A few camera trappers, clearly a minority, accept such a loss with resignation. They are a rare lot.
A camera trapping colleague in Colorado said losing his Furfindr (a predator sound decoy) was worth it just to get a picture of the cougar in the act.
My friend Brian Miller lost his camera trap when the intended subject, a beaver, cut and dismembered the tree to which the camera was attached. He never found a sign of it afterwards, but thought the beaver might have incorporated it into its lodge. I admired the equanimity with which he accepted this act of nature. It was as if the Great Spirit had sent him a message . . . "Not with my beavers you won't".

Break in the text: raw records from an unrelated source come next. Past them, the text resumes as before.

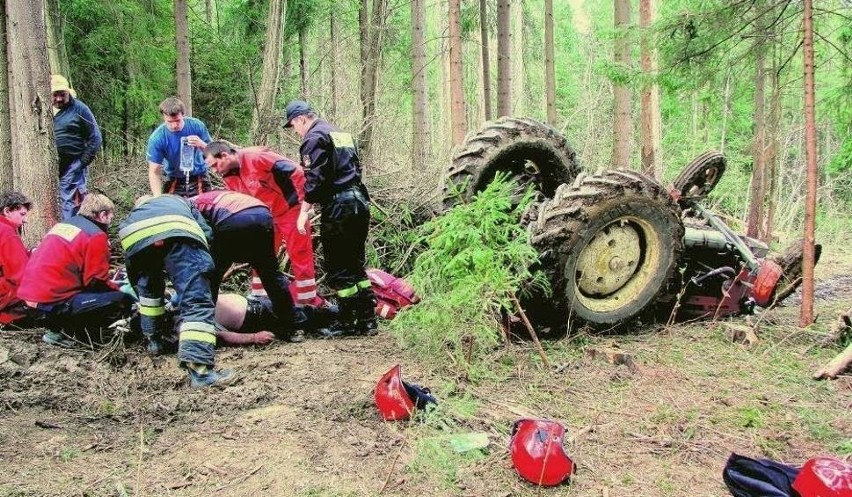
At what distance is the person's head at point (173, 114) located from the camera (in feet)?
19.6

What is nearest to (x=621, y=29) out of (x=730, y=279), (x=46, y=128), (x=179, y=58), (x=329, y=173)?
(x=730, y=279)

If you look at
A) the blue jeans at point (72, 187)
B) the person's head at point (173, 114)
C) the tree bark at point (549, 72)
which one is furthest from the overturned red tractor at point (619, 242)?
the tree bark at point (549, 72)

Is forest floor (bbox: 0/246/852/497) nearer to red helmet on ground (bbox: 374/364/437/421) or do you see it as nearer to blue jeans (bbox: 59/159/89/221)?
red helmet on ground (bbox: 374/364/437/421)

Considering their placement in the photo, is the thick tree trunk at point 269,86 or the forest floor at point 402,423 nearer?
the forest floor at point 402,423

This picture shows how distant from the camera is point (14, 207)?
478 centimetres

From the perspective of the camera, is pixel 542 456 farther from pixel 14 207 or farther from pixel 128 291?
pixel 14 207

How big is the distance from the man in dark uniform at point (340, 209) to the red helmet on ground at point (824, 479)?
3.44m

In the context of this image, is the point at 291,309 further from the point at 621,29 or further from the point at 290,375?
the point at 621,29

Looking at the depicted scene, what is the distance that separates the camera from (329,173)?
493 centimetres

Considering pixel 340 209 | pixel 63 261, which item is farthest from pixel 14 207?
pixel 340 209

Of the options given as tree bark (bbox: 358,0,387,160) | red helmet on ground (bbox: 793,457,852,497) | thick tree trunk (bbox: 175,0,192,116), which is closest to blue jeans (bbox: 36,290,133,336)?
red helmet on ground (bbox: 793,457,852,497)

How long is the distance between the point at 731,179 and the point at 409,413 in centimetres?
1698

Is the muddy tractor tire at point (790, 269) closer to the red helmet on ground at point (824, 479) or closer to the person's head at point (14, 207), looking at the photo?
the red helmet on ground at point (824, 479)

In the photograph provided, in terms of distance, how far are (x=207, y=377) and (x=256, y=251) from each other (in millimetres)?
1152
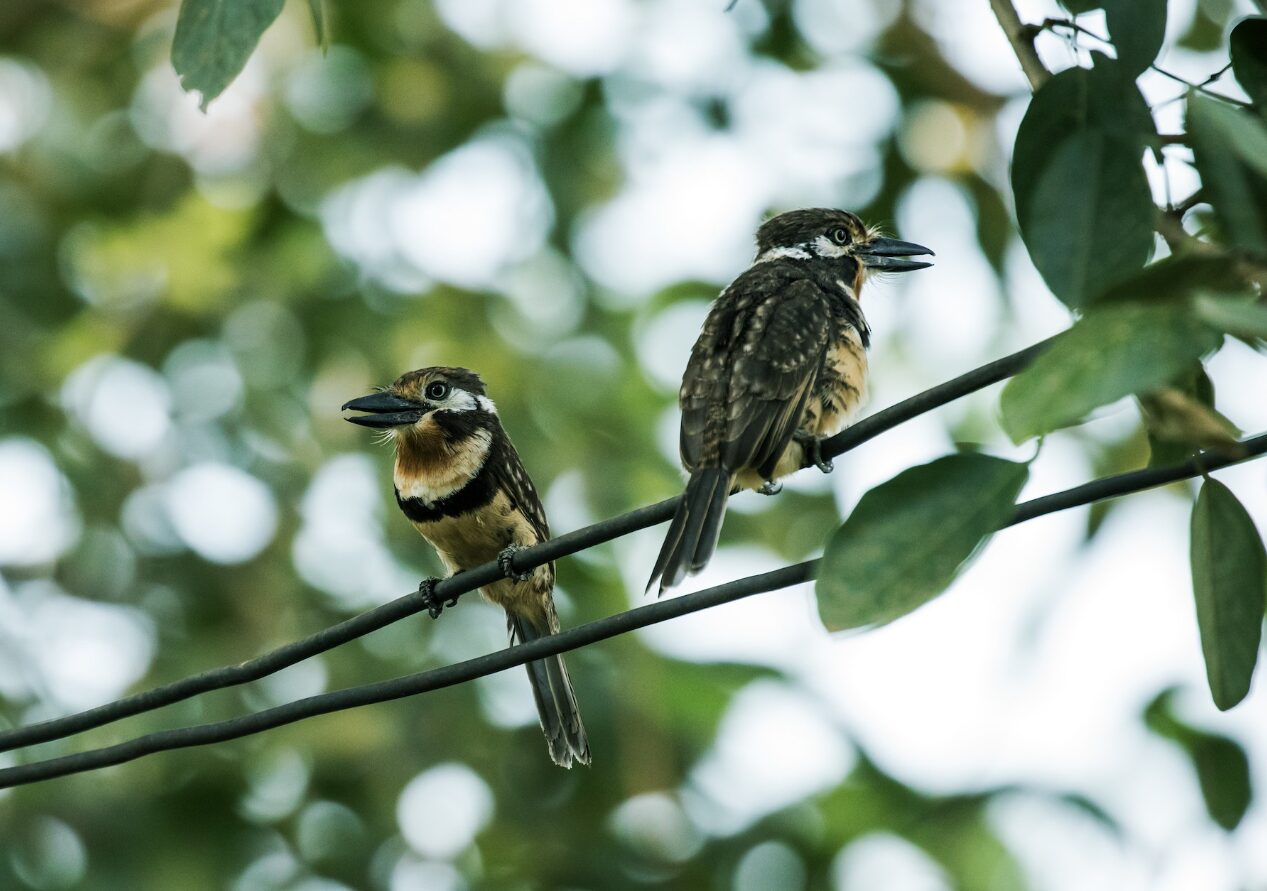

Then there are the camera flashers. Dr. Francie Cuthbert, a professor at the University of Minnesota recently took up camera trapping to monitor predator activity around piping plover nests in northern Michigan. Her bevy of grad students (nearly all women) has been studying this population for 25 years.
The students' skewed sex ratio may be part of the problem. This past summer more nude men entered the "closed areas" and sauntered past the cameras than plover predators.
Dr. Cuthbert observes, "The beach has always attracted a few nudists, and they don't think anyone is watching, but our cameras captured quite a record." (Appreciative of the decorum of this blog's virtuous readership, she has kindly spared us the images.)
She continues, "At the end of the summer someone discovered the hidden cameras and, in a rage, pulled out the memory cards and threw most of the cameras in the lake. We need some effective deterrents for the flashers, and the camera vandals, whoever they were."
Any suggestions out there on how to discourage these miscreants? Paint ball guns? Aldrich snares? Let's hear it.